George Sand est sa correctrice, elle supprime des calembours et des termes qu'elle juge trop rabelaisiens pour être laissés dans un ouvrage à destination des jeunes filles. La bonne dame de Nohant recommande Néraud au couple de poètes Olivier, à Lausanne, qui lui présentent l'éditeur Ducloux. L'ouvrage, ludique, va arriver entre les mains de l'éditeur Bridel. Ce n'est pourtant qu'en 1847 que La Botanique de l'enfance – dont l'auteur est alors anonyme – est commercialisé une première fois.


Jules Néraud va mourir, rue de Lucet, à La Châtre, le 11 avril 1855, sans savoir que son livre, réédité en 1866 en France chez l'éditeur parisien Hetzel – c'est à dire l'éditeur en 1844 du Diable à Paris, auquel participait George Sand, et à partir de 1863 des Voyages extraordinaires de Jules Verne – est entrain de devenir un « best-seller » de la IIIe République grâce à une version remaniée par Jean Macé.


George Sand qui avait préfacé la première édition du livre, disparaît de la réédition parisienne, car son socialisme déplaît à Jean Macé – ami de Jules Néraud et dorénavant fondateur de la Ligue de l'enseignement – qui comme le rappelle Pierre de Boisdeffre dans Contre le vent majeur a modifié chaque « Dieu » de La Botanique de l'enfance – sous la plume de l'agnostique Jules Néraud - par « Créateur ».


Réception critique des observations botaniques de Jules Néraud


La Botanique de l'enfance, puis Botanique de ma fille connaissent un joli succès d'estime. Tout comme les ouvrages de Jules Verne, ils sont offerts pour les étrennes. Livre élémentaire à destination d'un lectorat jeune, la Botanique de Jules Néraud est pourtant bien un ouvrage détaillé dont la validité scientifique est confirmée dès la préface de Jean Macé dans l'édition parisienne modifiée et illustrée par Lallemand qu'est Botanique de ma fille.


« Enfin, comme dernière garantie, avant d'être livré à l'habile artiste qui se chargeait de l'illustrer, le manuscrit définitif a passé tout entier sous les yeux d'un des plus savants botanistes de France, M. Buchinger[13], de Strasbourg, lequel, par parenthèse, y a aussi appris quelque chose.
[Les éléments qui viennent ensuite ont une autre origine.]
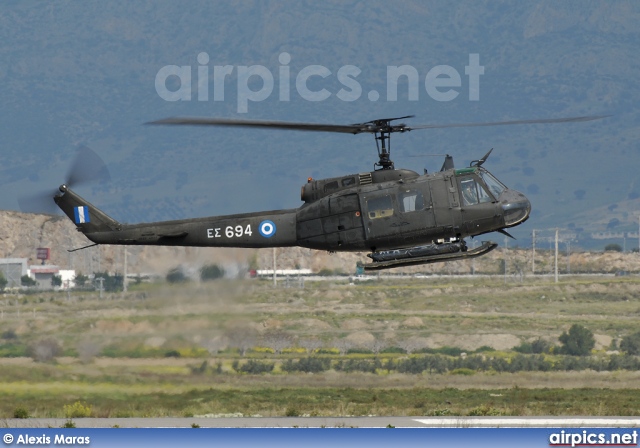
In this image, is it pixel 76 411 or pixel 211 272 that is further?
pixel 211 272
Il y a trouvé l'extrait de baptême de la Néraudie, cette belle urticée des îles Sandwich, destinée à faire vivre dans la nomenclature botanique le nom du botaniste berrichon, et dont l'origine était restée pour les dictionnaires étymologiques une énigme à deviner. »

Il est bon de nommer l'existence de Mélanges de Botanique dans les fonds patrimoniaux de labibliothèque de La Châtre. Malgré une demande d'achat, la bibliothèque de La Châtre n'avait pas pu acquérir l'ouvrage édité en Suisse en 1847. Pour rendre justice à l'ouvrage, le manuscrit est emprunté à Jules Néraud le 1er août 1853 par M. Laureau-Hay, bibliothécaire, qui le copie intégralement à la main.
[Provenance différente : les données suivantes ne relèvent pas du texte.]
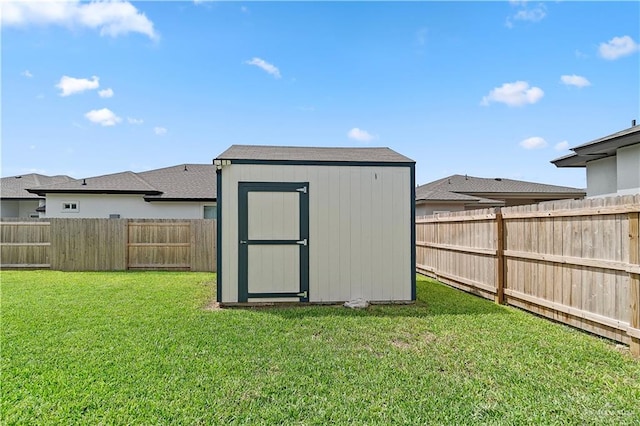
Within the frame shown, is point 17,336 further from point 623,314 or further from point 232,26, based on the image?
point 232,26

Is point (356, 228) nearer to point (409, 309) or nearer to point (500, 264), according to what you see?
point (409, 309)

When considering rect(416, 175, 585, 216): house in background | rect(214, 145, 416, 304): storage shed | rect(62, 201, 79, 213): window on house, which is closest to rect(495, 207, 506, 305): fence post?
rect(214, 145, 416, 304): storage shed

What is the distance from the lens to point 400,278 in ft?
20.6

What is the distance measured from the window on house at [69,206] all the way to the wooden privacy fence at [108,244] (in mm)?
2584

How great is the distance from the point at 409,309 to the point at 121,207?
11982 mm

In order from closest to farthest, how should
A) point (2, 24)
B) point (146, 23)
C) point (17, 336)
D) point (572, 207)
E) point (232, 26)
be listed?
1. point (17, 336)
2. point (572, 207)
3. point (2, 24)
4. point (146, 23)
5. point (232, 26)

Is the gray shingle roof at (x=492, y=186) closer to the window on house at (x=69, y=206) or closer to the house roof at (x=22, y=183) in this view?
the window on house at (x=69, y=206)

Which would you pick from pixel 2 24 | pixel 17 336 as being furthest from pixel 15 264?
pixel 17 336

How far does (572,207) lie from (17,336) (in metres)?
7.32

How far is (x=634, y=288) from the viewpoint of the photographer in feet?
12.3

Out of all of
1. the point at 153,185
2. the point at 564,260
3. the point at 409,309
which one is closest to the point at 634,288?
the point at 564,260

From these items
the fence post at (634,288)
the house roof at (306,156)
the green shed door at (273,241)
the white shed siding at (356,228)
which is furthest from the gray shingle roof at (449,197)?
the fence post at (634,288)

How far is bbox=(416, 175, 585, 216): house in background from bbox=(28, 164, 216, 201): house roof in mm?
9437

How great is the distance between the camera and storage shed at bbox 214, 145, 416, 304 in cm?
604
Mélanges de Botanique ou La Botanique de l'Enfance débute par les éloges du mycologue Joseph-Henri Léveillé (1796-1870) qui apparaît dans le manuscrit comme « membre de l'institut » alors qu'il n'était, selon le fruit de cette recherche, « que » médecin participant à la Société Philomathique de Paris, dont certains des membres prestigieux se seront appelés Antoine Lavoisier, Augustin Fresnel, Louis Pasteur ou Henri Becquerel.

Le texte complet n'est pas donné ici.